A reunião de Trump com Xi em 31 de março marcará a primeira visita de um presidente dos EUA desde que ele viajou a Pequim em 2017, durante seu primeiro mandato, e pode definir as relações sino-americanas pelo restante de seu mandato. Agora, o equilíbrio de poder, diante do que Pequim chamou de “intimidação unilateral”, parece ter mudado drasticamente a seu favor.

Embora as novas tarifas reduzam o peso econômico para a maioria dos países asiáticos, “a maior vencedora é a China”, afirmou Julian Evans-Pritchard, chefe de economia chinesa na Capital Economics, em um relatório de segunda-feira. “Ela ainda enfrenta tarifas mais altas do que outros países da região, mas a diferença diminuiu.”

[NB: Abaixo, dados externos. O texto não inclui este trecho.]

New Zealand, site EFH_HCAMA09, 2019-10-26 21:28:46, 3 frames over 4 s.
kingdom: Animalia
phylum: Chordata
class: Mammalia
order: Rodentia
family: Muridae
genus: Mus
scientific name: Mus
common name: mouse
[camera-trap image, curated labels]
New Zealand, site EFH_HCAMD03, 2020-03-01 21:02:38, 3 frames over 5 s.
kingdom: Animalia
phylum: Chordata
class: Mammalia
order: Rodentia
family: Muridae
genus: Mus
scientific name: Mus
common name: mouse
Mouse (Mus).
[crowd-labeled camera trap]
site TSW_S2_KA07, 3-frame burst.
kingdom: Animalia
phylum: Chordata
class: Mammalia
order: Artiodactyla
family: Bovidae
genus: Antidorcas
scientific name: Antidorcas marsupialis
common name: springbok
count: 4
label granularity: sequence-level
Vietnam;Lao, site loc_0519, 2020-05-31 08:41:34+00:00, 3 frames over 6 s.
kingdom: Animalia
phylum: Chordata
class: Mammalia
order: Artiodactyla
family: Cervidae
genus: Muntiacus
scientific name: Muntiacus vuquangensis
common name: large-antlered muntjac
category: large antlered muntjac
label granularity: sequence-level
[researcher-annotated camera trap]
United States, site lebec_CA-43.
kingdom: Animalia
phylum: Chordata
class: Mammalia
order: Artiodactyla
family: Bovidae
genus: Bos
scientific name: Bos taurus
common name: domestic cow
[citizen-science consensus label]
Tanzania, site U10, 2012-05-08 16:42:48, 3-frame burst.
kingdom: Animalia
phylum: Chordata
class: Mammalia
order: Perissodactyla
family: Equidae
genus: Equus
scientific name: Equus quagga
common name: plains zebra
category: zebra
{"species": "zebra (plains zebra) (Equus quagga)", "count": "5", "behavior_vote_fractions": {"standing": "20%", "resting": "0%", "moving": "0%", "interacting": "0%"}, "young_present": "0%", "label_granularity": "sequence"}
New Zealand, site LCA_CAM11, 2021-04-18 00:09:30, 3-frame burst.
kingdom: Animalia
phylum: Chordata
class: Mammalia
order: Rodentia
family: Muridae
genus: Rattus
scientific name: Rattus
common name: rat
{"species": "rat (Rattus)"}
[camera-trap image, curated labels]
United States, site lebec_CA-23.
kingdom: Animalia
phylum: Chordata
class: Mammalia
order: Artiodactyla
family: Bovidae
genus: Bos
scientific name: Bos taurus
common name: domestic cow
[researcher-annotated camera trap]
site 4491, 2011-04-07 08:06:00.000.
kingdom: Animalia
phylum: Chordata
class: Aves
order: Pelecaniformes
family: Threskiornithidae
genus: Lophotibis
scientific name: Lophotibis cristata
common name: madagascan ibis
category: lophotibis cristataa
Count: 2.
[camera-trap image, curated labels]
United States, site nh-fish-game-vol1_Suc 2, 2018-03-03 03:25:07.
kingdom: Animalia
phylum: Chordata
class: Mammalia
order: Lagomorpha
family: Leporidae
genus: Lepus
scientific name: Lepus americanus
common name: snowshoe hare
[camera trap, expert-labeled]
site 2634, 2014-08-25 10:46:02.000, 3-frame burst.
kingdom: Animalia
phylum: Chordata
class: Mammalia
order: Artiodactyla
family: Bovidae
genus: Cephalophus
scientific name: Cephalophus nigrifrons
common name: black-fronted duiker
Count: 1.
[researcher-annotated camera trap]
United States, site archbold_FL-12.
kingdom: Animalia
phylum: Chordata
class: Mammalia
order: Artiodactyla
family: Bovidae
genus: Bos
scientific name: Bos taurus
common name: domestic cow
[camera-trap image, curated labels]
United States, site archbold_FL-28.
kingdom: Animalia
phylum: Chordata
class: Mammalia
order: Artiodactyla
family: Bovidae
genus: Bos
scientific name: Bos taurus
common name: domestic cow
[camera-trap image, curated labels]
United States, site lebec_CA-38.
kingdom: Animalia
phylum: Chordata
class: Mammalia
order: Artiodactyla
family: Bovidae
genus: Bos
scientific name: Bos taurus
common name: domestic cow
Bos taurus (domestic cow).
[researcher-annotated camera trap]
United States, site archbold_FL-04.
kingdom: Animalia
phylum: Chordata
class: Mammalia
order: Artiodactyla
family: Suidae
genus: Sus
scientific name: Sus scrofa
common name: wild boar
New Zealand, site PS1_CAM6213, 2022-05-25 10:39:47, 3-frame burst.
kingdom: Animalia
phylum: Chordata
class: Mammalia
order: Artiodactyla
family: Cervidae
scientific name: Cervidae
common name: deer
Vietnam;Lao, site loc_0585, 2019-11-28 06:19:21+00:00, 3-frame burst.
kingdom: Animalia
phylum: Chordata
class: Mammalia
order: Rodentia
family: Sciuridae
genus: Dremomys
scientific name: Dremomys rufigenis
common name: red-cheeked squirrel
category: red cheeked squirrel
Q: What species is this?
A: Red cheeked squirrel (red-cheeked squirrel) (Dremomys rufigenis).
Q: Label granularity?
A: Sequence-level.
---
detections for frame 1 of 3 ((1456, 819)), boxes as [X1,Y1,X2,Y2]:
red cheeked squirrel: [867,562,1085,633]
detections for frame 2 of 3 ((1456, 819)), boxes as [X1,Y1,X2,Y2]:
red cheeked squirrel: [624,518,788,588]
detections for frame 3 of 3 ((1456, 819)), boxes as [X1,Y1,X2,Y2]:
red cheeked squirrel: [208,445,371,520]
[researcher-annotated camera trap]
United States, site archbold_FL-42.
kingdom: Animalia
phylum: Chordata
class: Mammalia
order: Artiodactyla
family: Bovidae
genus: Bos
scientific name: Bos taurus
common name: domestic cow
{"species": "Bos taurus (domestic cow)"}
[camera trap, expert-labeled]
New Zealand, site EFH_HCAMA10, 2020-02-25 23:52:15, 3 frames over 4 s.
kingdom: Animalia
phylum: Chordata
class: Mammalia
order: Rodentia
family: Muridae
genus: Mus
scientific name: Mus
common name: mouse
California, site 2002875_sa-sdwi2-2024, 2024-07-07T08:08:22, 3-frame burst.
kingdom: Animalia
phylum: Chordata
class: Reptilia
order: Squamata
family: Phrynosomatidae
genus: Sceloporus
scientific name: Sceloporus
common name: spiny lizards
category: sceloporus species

Economistas do Morgan Stanley estimaram, em uma nota de segunda-feira, que as novas tarifas médias ponderadas sobre produtos chineses cairiam de 32% para 24%.

Enquanto a administração Trump pode buscar outros meios de impor tarifas à China, como invocando outras seções da lei comercial com base em práticas comerciais desleais ou preocupações de segurança nacional, disseram que a decisão do Supremo provavelmente significa que as tarifas dos EUA sobre a Ásia “provavelmente atingiram o pico”.

“Esses desenvolvimentos, especialmente com a próxima visita do presidente Trump à China, reforçam nossa visão de que a trégua comercial EUA-China permanece frágil”, afirmaram.

Embora as autoridades em Pequim tenham adotado uma postura de esperar para ver, comentaristas e acadêmicos chineses interpretaram a decisão do Supremo como um golpe massivo para Trump, que pode enfrentar ainda mais “caos” à medida que empresas exigem reembolsos de tarifas pagas desde o ano passado.

Cui Fan, especialista em comércio citado pela conta de mídia social vinculada à CCTV, afirmou que a China não descartaria fazer ajustes em suas medidas comerciais se os EUA reduzissem as tarifas. Mas acrescentou que a China também consideraria medidas correspondentes caso Washington imponha novas tarifas usando outras ferramentas legais.